- _TASKS AND EXERCISES_
(1) In the mdevctl thread, between which modes are managed devices expected to be switchable?
(2) Continue the mdevctl thread from its last line.

- _SOURCE DOCUMENT_
+--
[libvirt] mdevctl: A shoestring mediated device management and persistence utility

Sylvain Bauza sbauza at redhat.com
Wed Jun 19 12:48:02 UTC 2019


On Wed, Jun 19, 2019 at 11:57 AM Cornelia Huck <cohuck at redhat.com> wrote:

> On Wed, 19 Jun 2019 11:04:15 +0200
> Sylvain Bauza <sbauza at redhat.com> wrote:
>
> > On Wed, Jun 19, 2019 at 12:27 AM Alex Williamson <
> alex.williamson at redhat.com>
> > wrote:
> >
> > > On Tue, 18 Jun 2019 14:48:11 +0200
> > > Sylvain Bauza <sbauza at redhat.com> wrote:
> > >
> > > > On Tue, Jun 18, 2019 at 1:01 PM Cornelia Huck <cohuck at redhat.com>
> wrote:
>
> > > > > I think we need to reach consensus about the actual scope of the
> > > > > mdevctl tool.
> > > > >
> > > > >
> > > > Thanks Cornelia, my thoughts:
> > > >
> > > > - Is it supposed to be responsible for managing *all* mdev devices
> in
> > > > >   the system, or is it more supposed to be a convenience helper for
> > > > >   users/software wanting to manage mdevs?
> > > > >
> > > >
> > > > The latter. If an operator (or some software) wants to create mdevs
> by
> > > not
> > > > using mdevctl (and rather directly calling the sysfs), I think it's
> OK.
> > > > That said, mdevs created by mdevctl would be supported by
> systemctl,
> > > while
> > > > the others not but I think it's okay.
> > >
> > > I agree (sort of), and I'm hearing that we should drop any sort of
> > > automatic persistence of mdevs created outside of mdevctl.  The problem
> > > comes when we try to draw the line between unmanaged and manged
> > > devices.  For instance, if we have a command to list mdevs it would
> > > feel incomplete if it didn't list all mdevs both those managed by
> > > mdevctl and those created elsewhere.  For managed devices, I expect
> > > we'll also have commands that allow the mode of the device to be
> > > switched between transient, saved, and persistent.  Should a user then
> > > be allowed to promote an unmanaged device to one of these modes via the
> > > same command?  Should they be allowed to stop an unmanaged device
> > > through driverctl?  Through systemctl?  These all seem like reasonable
> > > things to do, so what then is the difference between transient and
> > > unmanaged mdev and is mdevctl therefore managing all mdevs, not just
> > > those it has created?
+--
- _DATA EXCERPTS_

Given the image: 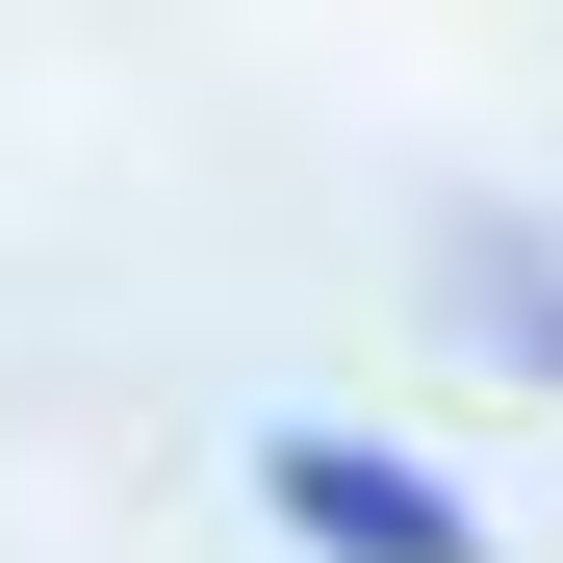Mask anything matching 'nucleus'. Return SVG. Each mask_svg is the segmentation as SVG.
I'll return each mask as SVG.
<instances>
[{
    "label": "nucleus",
    "mask_w": 563,
    "mask_h": 563,
    "mask_svg": "<svg viewBox=\"0 0 563 563\" xmlns=\"http://www.w3.org/2000/svg\"><path fill=\"white\" fill-rule=\"evenodd\" d=\"M256 512L308 563H487V512H461L410 435H256Z\"/></svg>",
    "instance_id": "obj_1"
},
{
    "label": "nucleus",
    "mask_w": 563,
    "mask_h": 563,
    "mask_svg": "<svg viewBox=\"0 0 563 563\" xmlns=\"http://www.w3.org/2000/svg\"><path fill=\"white\" fill-rule=\"evenodd\" d=\"M435 282H461V333H487L512 385H563V231H512V206H461V231H435Z\"/></svg>",
    "instance_id": "obj_2"
}]
</instances>
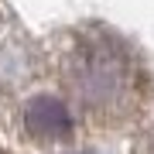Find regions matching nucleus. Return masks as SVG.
Listing matches in <instances>:
<instances>
[{
  "instance_id": "f257e3e1",
  "label": "nucleus",
  "mask_w": 154,
  "mask_h": 154,
  "mask_svg": "<svg viewBox=\"0 0 154 154\" xmlns=\"http://www.w3.org/2000/svg\"><path fill=\"white\" fill-rule=\"evenodd\" d=\"M69 79L86 106H113L127 89V58L110 41H86L69 62Z\"/></svg>"
},
{
  "instance_id": "f03ea898",
  "label": "nucleus",
  "mask_w": 154,
  "mask_h": 154,
  "mask_svg": "<svg viewBox=\"0 0 154 154\" xmlns=\"http://www.w3.org/2000/svg\"><path fill=\"white\" fill-rule=\"evenodd\" d=\"M24 116H28V130L38 140H65L69 134H72L69 110L62 106V99H55V96L31 99V106H28Z\"/></svg>"
}]
</instances>
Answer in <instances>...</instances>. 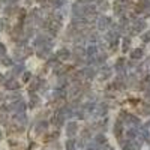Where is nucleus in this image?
<instances>
[]
</instances>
+--
- _PER-TASK OUTPUTS_
(1) Transient, saved, and persistent.

(2)
> > >
> > >
> > Well, IMHO, mdevs created by mdevctl could all be persisted or transient
> > just by adding an option when calling mdevctl, like :
> > "mdevctl create-mdev [--transient] <uuid> <pci_id> <type>" where default
> > would be persisting the mdev.
>
> This sounds useful; the caller can avoid fiddling with sysfs entries
> directly, while not committing to a permanent configuration.
>
> >
> > For mdevs *not* created by mdevctl, then a usecase could be "I'd like to
> > ask mdevctl to manage mdevs I already created" and if so, a mdevctl
> command
> > like :
> > "mdevctl manage-mdev [--transient] <mdev_uuid>"
>
> What kind of 'managing' would this actually enable? If we rely on
> mdevctl working with sysfs directly for transient devices, I can't
> really think of anything...
>
>
Just for getting the list of mdevs and see whether they are persistent.

>
> > Of course, that would mean that when you list mdevs by "mdev list-all"
> you
> > wouldn't get mdevs managed by mdevctl.
> > Thoughts ?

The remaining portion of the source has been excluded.